Quoted passage |
+--

Fill your pockets with these newsy tidbits.

Bitmain holds five percent of all Bitcoin Cash in circulation. (Finance Magnates)

A blockchain company plans to build a 900 MW wind farm to power a computing center in Morocco. (Reuters)

Facebook VP David Marcus, recently named the company’s blockchain research lead, is stepping down from the board of Coinbase to avoid a conflict of interest. (CoinDesk)

The US Financial Crimes Enforcement Network (FinCEN) receives more than 1,500 cryptocurrency-related suspicious activity reports every month. (FinCEN)

MIT researchers have proposed a new cryptographic ledger that uses zero-knowledge proofs to better track public law enforcement data requests without disclosing too much information. (MIT News)

Overstock subsidiary tZero, which will launch a regulated crypto-token exchange, has raised $134 million via its own “security token” sale. (CoinDesk)
+The next generation of ICOs will actually have to follow the rules. (TR)

The Money Quote

“There are a couple of forces in this market that if they failed, it would be catastrophic. Tether is one of them.”

Ding’An Fei, a managing partner at Beijing-based digital asset investment firm Ledger Capital, to the Wall Street Journal ($). A recent piece in the Journal takes an in-depth look at the mysterious crypto-token, supposedly backed by US dollar reserves, that has become a “cornerstone” of the cryptocurrency market.

+--

Data for review |
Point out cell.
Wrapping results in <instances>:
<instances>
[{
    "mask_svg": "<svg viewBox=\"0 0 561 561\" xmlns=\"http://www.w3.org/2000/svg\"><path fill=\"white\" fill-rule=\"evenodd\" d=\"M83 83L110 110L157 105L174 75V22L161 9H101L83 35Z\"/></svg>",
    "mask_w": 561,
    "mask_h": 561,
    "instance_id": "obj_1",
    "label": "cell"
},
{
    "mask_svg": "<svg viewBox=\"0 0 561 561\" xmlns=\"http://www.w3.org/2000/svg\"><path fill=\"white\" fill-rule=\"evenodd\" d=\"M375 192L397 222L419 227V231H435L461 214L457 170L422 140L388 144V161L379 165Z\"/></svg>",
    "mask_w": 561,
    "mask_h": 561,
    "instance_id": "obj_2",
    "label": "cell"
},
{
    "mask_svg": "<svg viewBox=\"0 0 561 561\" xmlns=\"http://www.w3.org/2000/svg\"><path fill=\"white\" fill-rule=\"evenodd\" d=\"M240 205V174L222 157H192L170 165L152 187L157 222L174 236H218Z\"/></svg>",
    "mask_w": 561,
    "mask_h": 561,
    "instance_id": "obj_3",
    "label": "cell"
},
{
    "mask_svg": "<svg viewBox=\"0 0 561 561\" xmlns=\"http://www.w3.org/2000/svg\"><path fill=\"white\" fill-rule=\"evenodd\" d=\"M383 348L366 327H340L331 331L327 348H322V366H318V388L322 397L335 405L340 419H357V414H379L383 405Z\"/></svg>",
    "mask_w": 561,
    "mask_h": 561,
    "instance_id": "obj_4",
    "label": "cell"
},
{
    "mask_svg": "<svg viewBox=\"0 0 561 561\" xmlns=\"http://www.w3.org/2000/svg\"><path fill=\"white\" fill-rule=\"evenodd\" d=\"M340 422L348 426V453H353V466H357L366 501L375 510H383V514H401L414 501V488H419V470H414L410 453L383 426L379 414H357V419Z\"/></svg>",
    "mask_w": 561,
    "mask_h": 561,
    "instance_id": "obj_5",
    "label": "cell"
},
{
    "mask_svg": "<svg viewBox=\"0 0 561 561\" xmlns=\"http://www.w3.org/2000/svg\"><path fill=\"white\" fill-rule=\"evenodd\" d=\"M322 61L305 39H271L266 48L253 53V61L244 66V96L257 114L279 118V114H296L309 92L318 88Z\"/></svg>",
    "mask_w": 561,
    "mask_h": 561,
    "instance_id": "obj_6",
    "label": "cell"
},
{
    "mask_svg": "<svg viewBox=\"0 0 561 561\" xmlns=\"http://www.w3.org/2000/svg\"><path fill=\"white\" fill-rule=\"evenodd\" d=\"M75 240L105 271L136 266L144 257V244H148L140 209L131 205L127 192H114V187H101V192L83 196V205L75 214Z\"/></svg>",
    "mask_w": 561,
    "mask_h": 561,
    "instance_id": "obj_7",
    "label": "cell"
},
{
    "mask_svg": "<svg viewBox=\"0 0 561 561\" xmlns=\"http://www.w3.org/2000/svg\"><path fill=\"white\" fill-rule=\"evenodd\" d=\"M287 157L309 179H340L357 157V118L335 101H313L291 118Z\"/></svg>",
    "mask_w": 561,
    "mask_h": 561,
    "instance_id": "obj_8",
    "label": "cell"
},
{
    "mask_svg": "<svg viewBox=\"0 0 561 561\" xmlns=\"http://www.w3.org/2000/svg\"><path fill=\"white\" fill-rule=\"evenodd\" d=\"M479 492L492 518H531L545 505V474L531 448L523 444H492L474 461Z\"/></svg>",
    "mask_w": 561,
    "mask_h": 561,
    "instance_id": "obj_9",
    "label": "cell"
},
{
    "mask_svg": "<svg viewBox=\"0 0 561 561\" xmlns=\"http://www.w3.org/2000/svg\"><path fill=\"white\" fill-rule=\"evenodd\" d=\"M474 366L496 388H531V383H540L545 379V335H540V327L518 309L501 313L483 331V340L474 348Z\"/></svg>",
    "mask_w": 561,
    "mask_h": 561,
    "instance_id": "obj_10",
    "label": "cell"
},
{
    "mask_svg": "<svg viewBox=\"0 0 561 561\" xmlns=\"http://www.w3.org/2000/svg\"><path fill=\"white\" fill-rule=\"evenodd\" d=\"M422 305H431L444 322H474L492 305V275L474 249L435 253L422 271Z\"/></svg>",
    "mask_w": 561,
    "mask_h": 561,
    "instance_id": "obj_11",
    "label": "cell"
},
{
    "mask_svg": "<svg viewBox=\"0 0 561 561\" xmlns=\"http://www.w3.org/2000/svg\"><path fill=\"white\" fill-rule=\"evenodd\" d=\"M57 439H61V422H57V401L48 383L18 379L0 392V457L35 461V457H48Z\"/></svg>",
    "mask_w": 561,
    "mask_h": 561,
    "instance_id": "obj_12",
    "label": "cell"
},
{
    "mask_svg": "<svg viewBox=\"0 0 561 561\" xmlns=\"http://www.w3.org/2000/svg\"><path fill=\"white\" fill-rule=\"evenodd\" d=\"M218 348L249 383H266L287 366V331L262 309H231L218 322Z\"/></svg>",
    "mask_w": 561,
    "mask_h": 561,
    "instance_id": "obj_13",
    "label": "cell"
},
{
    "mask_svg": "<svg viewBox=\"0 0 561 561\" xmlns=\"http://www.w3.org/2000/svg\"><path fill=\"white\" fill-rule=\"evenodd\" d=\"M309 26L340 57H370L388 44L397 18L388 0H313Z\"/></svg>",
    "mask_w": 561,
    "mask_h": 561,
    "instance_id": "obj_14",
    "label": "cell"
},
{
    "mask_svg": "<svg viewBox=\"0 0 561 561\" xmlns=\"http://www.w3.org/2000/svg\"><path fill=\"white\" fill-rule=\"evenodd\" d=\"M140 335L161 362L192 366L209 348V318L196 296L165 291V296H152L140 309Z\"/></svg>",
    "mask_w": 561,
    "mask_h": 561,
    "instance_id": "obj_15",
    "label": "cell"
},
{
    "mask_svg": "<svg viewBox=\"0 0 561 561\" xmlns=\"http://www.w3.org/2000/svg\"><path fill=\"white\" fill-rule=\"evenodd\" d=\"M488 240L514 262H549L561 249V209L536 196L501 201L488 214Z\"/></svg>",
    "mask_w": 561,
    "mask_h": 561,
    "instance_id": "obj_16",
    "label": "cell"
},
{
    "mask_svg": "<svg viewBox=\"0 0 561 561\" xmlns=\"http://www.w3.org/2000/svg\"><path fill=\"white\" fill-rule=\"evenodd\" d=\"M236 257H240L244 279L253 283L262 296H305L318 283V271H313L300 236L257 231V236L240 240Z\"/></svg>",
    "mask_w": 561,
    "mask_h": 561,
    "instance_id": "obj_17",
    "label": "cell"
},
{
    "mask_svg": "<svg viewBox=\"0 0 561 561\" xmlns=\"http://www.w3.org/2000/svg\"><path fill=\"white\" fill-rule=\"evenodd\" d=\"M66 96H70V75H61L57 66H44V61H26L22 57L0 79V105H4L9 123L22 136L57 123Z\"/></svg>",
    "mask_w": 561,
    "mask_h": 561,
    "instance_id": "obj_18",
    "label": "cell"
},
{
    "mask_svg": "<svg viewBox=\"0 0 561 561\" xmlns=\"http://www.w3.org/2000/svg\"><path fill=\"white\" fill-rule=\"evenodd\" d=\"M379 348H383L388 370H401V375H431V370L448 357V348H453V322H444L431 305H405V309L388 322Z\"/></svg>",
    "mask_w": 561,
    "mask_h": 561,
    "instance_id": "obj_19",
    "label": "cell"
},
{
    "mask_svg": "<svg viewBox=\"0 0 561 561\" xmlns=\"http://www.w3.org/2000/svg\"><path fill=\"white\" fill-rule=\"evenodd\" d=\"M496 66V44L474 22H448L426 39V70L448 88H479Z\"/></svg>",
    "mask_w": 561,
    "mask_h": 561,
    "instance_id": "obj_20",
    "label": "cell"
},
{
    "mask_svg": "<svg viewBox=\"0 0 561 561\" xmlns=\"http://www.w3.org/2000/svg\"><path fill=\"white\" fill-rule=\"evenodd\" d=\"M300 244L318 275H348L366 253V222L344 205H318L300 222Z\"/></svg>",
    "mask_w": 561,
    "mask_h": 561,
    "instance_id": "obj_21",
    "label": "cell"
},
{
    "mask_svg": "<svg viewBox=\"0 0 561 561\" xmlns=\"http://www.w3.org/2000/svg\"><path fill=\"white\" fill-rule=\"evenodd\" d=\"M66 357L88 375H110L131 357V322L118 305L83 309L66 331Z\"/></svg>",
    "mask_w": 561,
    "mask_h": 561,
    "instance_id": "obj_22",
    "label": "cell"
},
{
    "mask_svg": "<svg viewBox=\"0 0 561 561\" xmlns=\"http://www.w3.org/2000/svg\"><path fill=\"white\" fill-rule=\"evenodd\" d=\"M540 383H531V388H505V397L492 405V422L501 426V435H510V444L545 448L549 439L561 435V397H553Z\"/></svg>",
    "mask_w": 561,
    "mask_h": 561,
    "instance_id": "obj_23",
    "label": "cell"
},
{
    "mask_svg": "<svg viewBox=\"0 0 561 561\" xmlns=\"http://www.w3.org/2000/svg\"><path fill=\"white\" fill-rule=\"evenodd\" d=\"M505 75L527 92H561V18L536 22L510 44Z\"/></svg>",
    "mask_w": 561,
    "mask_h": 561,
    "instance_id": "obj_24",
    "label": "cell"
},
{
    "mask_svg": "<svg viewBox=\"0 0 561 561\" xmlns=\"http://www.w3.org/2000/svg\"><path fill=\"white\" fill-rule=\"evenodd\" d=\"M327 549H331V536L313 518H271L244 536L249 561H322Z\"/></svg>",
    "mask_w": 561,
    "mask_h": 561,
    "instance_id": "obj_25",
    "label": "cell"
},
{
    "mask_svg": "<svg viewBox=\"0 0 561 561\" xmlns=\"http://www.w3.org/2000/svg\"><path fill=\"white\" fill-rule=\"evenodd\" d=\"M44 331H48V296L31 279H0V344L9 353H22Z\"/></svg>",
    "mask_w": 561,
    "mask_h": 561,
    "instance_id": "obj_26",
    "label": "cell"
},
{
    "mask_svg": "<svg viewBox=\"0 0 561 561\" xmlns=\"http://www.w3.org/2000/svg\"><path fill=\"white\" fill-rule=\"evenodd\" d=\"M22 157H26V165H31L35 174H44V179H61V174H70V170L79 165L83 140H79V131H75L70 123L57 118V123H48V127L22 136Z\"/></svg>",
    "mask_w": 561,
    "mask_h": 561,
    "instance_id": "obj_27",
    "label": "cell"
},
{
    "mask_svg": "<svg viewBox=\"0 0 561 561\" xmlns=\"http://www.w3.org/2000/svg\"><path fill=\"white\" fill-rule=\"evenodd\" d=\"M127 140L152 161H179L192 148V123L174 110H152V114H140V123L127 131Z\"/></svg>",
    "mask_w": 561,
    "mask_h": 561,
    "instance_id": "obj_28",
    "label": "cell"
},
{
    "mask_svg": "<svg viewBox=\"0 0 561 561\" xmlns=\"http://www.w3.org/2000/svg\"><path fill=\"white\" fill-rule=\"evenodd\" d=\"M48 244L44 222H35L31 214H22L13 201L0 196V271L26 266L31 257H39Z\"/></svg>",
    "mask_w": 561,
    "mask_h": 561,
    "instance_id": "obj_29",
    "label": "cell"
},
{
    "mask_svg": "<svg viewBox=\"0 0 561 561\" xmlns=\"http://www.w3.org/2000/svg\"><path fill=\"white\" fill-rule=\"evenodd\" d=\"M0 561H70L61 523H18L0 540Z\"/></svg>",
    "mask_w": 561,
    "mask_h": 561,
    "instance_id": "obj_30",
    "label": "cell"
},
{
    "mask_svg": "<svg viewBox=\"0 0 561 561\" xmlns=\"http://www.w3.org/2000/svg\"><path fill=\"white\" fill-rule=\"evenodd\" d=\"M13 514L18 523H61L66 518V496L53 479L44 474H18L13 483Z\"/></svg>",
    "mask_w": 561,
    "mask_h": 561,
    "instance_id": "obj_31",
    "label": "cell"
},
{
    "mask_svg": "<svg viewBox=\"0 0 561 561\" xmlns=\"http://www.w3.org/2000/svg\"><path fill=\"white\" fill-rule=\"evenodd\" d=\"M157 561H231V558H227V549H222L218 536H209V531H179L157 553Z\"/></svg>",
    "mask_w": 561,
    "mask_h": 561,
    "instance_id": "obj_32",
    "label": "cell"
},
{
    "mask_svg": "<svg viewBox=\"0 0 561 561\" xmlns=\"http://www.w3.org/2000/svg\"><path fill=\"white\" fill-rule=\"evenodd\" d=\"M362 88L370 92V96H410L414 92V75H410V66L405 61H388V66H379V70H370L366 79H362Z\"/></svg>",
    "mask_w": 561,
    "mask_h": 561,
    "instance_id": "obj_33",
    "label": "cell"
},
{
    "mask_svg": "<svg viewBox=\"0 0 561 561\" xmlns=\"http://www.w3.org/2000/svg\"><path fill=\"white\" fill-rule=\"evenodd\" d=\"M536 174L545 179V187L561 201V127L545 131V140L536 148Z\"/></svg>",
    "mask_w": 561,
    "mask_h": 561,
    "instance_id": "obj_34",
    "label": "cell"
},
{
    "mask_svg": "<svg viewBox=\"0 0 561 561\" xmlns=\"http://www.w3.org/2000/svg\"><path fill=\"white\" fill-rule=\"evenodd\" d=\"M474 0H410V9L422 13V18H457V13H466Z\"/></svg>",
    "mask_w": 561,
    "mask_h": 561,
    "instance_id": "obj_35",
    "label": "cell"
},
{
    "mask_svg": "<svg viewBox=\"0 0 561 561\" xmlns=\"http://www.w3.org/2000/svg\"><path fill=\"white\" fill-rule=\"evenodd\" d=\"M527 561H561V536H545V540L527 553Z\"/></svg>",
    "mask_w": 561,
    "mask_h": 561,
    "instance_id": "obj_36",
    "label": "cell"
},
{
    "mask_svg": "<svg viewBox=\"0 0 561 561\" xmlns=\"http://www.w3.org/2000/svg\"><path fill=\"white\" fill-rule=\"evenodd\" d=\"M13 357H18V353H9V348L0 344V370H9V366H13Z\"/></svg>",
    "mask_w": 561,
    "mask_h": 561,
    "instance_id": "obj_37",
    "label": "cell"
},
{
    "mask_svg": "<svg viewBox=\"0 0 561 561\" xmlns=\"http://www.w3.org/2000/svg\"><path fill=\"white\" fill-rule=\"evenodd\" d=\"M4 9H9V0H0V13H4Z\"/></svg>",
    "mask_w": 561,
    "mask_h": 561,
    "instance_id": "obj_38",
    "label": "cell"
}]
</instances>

+--

Questions |
A. Extract the passage of the crypto news roundup that begins at the words "Overstock subsidiary tZero, which" and ends after the words "the rules. (TR)".
B. List each source credited in parentheses after the items of the crypto news roundup, naming each source once.
C. According to the crypto news roundup, how much money has tZero raised through its own "security token" sale?

Solutions for each task |
A.
Overstock subsidiary tZero, which will launch a regulated crypto-token exchange, has raised $134 million via its own “security token” sale. (CoinDesk)
+The next generation of ICOs will actually have to follow the rules. (TR)

B.
Finance Magnates
Reuters
CoinDesk
FinCEN
MIT News
TR

C. $134 million